You are viewing a plain text version of this content. The canonical link for it is here.
Posted to users@kafka.apache.org by Jan Filipiak <Ja...@trivago.com> on 2015/07/24 16:44:28 UTC
Hdfs fSshell getmerge
Hello hadoop users,
I have an idea about a small feature for the getmerge tool. I recently
was in the need of using the new line option -nl because the files I
needed to merge simply didn't had one.
I was merging all the files from one directory and unfortunately this
directory also included empty files, which effectively led to multiple
newlines append after some files.
I needed to remove them manually afterwards.
In this situation it is maybe good to have another argument that allows
skipping empty files. I just wrote down 2 change one could try at the
end. Do you guys consider this as a good improvement to the command line
tools?
Thing one could try to implement this feature:
The call for IOUtils.copyBytes(in, out, getConf(), false); doesn't
return the number of bytes copied which would be convenient as one could
skip append the new line when 0 bytes where copied
Or one would check the file size before.
Please let me know If you would consider this useful and is worth a
feature ticket in Jira.
Thank you
Jan
Re: Hdfs fSshell getmerge
Posted by Jan Filipiak <Ja...@trivago.com>.

→ **Directives**:
**a)** Reproduce the getmerge post word for word, from "Posted to users@kafka.apache.org" up to and including "them manually afterwards.".
**b)** According to the getmerge post, why would it be convenient if the call to IOUtils.copyBytes returned the number of bytes copied? Answer in one to three sentences.
The records that come next are unrelated to the getmerge post.

[Saved data entries]
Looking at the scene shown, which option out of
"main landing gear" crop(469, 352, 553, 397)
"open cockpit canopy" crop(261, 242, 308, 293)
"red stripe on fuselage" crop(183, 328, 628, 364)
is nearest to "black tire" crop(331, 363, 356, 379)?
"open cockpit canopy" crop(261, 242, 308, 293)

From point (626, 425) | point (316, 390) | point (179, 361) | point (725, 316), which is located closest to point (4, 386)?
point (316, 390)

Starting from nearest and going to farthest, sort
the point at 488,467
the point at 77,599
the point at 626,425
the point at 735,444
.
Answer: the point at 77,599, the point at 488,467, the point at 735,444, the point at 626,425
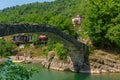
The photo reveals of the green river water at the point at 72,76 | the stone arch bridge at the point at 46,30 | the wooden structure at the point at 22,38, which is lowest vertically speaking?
the wooden structure at the point at 22,38

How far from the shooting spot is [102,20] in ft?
105

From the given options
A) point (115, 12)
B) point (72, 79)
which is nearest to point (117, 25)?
point (115, 12)

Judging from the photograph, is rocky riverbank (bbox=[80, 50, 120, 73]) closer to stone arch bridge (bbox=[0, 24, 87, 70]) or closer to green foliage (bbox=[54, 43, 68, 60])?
stone arch bridge (bbox=[0, 24, 87, 70])

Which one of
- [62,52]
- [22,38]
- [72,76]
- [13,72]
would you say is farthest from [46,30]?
[22,38]

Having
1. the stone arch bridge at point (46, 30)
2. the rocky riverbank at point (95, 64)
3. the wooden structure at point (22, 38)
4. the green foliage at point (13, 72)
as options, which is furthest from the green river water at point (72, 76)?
the wooden structure at point (22, 38)

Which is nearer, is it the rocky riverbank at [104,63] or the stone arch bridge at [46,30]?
the stone arch bridge at [46,30]

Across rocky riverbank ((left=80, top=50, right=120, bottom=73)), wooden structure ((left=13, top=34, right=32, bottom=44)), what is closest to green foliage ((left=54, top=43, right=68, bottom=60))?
rocky riverbank ((left=80, top=50, right=120, bottom=73))

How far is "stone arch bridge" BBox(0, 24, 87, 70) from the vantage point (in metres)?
22.8

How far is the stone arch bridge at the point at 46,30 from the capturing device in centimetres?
2278

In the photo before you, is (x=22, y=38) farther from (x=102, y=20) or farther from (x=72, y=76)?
(x=72, y=76)

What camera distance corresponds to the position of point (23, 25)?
24547mm

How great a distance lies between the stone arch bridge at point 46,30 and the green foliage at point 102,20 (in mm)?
1679

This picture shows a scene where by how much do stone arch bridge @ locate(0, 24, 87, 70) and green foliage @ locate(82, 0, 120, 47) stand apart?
1.68 metres

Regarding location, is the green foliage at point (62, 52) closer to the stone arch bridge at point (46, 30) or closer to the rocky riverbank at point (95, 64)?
the rocky riverbank at point (95, 64)
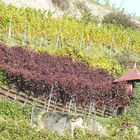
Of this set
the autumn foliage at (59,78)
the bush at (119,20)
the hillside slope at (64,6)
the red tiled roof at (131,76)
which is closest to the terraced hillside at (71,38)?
the hillside slope at (64,6)

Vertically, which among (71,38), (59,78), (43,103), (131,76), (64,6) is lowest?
(43,103)

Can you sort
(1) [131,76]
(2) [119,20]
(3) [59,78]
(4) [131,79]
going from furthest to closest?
1. (2) [119,20]
2. (1) [131,76]
3. (4) [131,79]
4. (3) [59,78]

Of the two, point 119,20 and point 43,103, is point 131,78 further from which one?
point 119,20

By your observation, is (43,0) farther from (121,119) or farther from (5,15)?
(121,119)

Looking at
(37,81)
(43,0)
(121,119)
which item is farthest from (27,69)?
(43,0)

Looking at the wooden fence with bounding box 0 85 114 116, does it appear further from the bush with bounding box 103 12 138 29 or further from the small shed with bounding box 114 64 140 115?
the bush with bounding box 103 12 138 29

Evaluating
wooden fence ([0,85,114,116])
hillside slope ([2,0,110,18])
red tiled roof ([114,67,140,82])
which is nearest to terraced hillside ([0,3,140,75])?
hillside slope ([2,0,110,18])

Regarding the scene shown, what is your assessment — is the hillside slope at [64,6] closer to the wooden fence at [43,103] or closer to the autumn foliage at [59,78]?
the autumn foliage at [59,78]

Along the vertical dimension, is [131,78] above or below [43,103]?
above

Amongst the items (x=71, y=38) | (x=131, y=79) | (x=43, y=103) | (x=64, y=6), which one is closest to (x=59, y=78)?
(x=43, y=103)

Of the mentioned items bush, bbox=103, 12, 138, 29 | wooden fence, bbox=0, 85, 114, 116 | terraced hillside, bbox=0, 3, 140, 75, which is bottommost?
wooden fence, bbox=0, 85, 114, 116

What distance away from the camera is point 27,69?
3312 centimetres

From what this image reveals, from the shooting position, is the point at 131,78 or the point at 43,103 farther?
the point at 131,78

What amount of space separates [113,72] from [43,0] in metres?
14.1
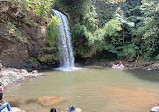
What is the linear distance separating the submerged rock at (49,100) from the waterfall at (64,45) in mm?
9109

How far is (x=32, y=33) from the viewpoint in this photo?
1375cm

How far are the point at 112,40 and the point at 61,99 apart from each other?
1451 centimetres

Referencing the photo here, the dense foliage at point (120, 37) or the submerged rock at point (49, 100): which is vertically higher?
the dense foliage at point (120, 37)

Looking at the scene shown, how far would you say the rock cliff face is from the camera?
11.9 m

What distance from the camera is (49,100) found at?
6.32m

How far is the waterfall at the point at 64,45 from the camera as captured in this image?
15805 millimetres

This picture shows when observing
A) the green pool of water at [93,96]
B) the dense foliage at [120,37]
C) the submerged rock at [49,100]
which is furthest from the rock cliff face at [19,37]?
the submerged rock at [49,100]

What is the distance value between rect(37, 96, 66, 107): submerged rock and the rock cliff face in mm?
7190

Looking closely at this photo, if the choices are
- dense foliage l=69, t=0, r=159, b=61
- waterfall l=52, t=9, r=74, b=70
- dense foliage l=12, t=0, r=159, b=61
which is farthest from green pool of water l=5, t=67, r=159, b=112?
dense foliage l=69, t=0, r=159, b=61

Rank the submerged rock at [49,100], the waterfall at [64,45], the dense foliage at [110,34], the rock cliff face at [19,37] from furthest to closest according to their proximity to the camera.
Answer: the dense foliage at [110,34], the waterfall at [64,45], the rock cliff face at [19,37], the submerged rock at [49,100]

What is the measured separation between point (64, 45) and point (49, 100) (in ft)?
33.4

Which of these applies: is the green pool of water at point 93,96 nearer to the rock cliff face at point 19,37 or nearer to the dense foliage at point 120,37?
the rock cliff face at point 19,37

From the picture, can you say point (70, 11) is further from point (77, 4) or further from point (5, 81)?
point (5, 81)

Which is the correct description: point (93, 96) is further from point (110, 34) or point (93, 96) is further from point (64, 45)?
point (110, 34)
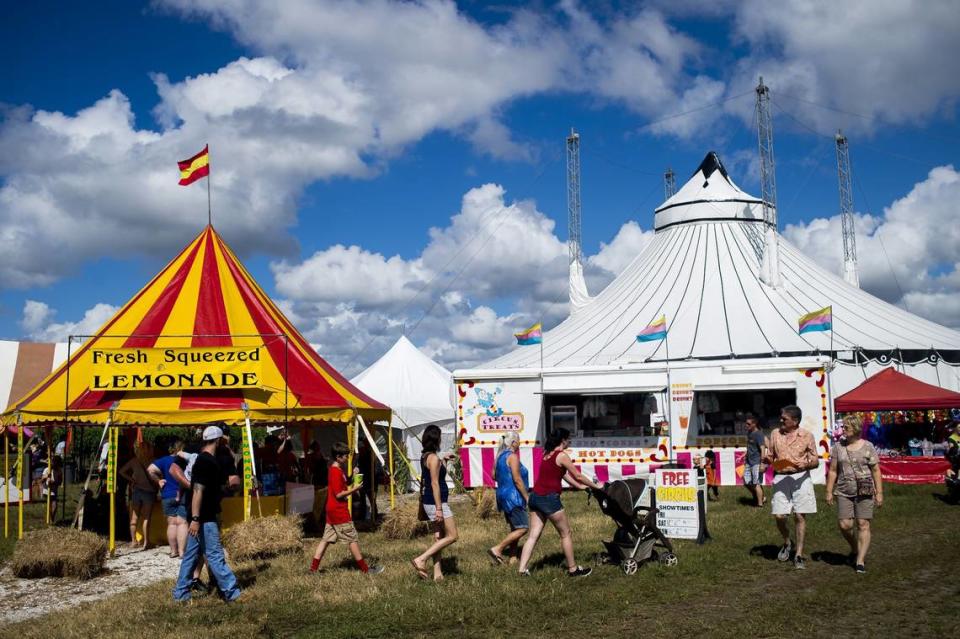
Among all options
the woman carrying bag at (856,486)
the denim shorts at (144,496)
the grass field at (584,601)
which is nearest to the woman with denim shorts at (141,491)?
the denim shorts at (144,496)

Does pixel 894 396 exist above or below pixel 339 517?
above

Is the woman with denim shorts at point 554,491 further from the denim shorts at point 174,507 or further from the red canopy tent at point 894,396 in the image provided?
the red canopy tent at point 894,396

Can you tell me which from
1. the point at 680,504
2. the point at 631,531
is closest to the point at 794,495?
the point at 631,531

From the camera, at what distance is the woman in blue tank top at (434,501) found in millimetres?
7023

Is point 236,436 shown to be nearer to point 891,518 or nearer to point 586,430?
point 586,430

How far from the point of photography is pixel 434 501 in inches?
280

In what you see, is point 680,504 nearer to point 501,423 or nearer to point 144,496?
point 144,496

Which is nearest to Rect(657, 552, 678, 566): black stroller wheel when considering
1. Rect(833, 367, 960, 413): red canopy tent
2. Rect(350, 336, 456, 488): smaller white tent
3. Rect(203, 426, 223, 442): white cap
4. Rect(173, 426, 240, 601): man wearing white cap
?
Rect(173, 426, 240, 601): man wearing white cap

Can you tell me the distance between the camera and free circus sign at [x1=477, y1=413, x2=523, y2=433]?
16.7 metres

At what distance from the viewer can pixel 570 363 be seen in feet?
69.0

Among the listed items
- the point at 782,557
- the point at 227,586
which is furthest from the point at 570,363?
the point at 227,586

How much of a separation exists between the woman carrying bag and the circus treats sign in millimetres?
6879

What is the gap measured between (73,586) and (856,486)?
7004mm

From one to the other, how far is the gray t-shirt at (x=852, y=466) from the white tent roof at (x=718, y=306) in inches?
497
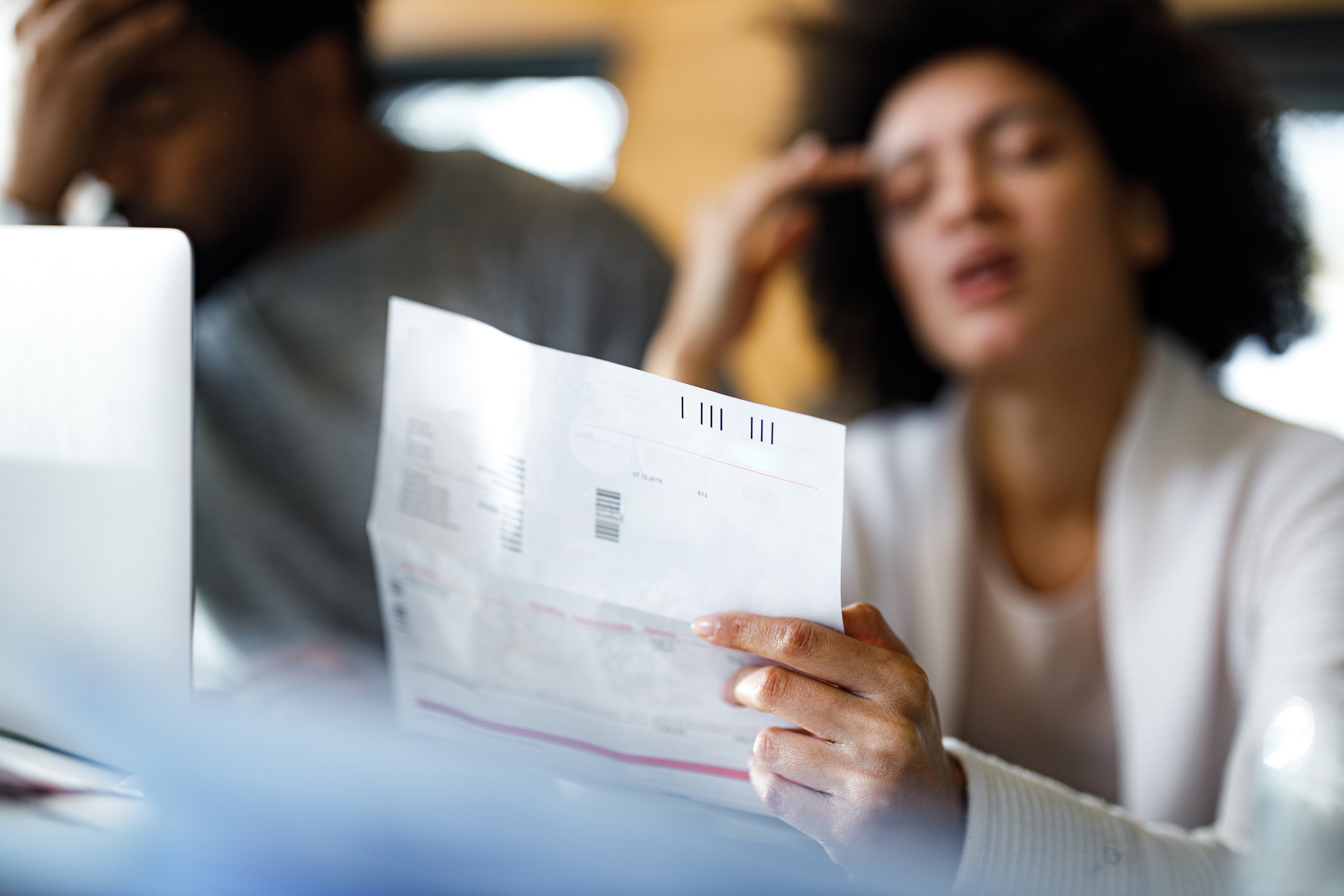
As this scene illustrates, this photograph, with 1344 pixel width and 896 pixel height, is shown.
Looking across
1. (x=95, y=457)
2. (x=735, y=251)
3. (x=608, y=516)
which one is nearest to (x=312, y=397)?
(x=735, y=251)

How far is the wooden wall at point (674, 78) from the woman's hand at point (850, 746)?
5.38 ft

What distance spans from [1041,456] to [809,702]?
566mm

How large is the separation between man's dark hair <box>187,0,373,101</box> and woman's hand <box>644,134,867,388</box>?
1.37 ft

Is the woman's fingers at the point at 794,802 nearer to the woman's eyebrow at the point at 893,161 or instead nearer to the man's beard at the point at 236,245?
the woman's eyebrow at the point at 893,161

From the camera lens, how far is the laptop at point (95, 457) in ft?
1.35

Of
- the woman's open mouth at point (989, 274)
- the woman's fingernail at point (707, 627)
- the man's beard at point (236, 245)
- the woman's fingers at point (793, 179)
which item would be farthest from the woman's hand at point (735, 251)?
the woman's fingernail at point (707, 627)

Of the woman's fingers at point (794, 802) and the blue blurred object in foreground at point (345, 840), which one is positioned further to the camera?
the woman's fingers at point (794, 802)

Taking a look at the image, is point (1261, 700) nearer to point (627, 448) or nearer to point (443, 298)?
point (627, 448)

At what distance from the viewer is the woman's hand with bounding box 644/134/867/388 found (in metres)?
0.92

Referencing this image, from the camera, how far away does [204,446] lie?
984 mm

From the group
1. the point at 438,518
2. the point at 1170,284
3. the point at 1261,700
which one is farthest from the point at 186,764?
the point at 1170,284

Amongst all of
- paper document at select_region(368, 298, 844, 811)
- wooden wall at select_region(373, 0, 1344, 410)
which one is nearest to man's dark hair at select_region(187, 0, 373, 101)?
paper document at select_region(368, 298, 844, 811)

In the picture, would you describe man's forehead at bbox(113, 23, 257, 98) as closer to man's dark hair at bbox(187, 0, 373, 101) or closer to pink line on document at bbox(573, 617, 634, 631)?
man's dark hair at bbox(187, 0, 373, 101)

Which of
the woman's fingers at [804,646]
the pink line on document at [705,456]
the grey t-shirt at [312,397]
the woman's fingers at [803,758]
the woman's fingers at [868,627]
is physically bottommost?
the grey t-shirt at [312,397]
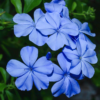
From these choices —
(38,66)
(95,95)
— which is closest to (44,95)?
(38,66)

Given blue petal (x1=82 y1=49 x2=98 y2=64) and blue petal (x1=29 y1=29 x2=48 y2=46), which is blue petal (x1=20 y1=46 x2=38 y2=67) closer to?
blue petal (x1=29 y1=29 x2=48 y2=46)

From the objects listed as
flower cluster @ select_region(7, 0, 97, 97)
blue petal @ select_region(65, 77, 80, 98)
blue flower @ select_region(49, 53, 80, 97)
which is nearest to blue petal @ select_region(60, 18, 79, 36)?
flower cluster @ select_region(7, 0, 97, 97)

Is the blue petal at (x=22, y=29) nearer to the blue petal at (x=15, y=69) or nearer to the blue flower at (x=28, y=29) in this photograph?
the blue flower at (x=28, y=29)

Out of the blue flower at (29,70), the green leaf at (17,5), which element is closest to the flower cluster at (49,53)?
the blue flower at (29,70)

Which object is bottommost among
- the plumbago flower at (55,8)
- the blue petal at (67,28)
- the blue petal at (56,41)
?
the blue petal at (56,41)

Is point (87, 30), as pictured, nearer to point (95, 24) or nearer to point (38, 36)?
point (38, 36)

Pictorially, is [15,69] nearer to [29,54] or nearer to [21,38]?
[29,54]
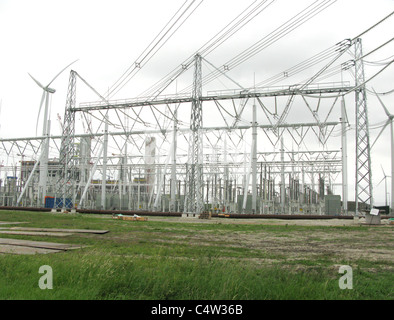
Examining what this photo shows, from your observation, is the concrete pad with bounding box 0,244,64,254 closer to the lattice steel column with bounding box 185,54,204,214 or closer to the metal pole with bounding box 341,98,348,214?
the lattice steel column with bounding box 185,54,204,214

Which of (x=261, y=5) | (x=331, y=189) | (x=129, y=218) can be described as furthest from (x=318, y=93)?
(x=331, y=189)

→ **Expected answers**:
**a)**
Posted to users@kafka.apache.org by Jan Filipiak <Ja...@trivago.com> on 2015/07/24 16:44:28 UTC
Hdfs fSshell getmerge
Hello hadoop users,
I have an idea about a small feature for the getmerge tool. I recently
was in the need of using the new line option -nl because the files I
needed to merge simply didn't had one.
I was merging all the files from one directory and unfortunately this
directory also included empty files, which effectively led to multiple
newlines append after some files.
I needed to remove them manually afterwards.

**b)** If the call returned the number of bytes copied, one could skip appending the new line when 0 bytes were copied. Empty files would then no longer add extra newlines to the merged output.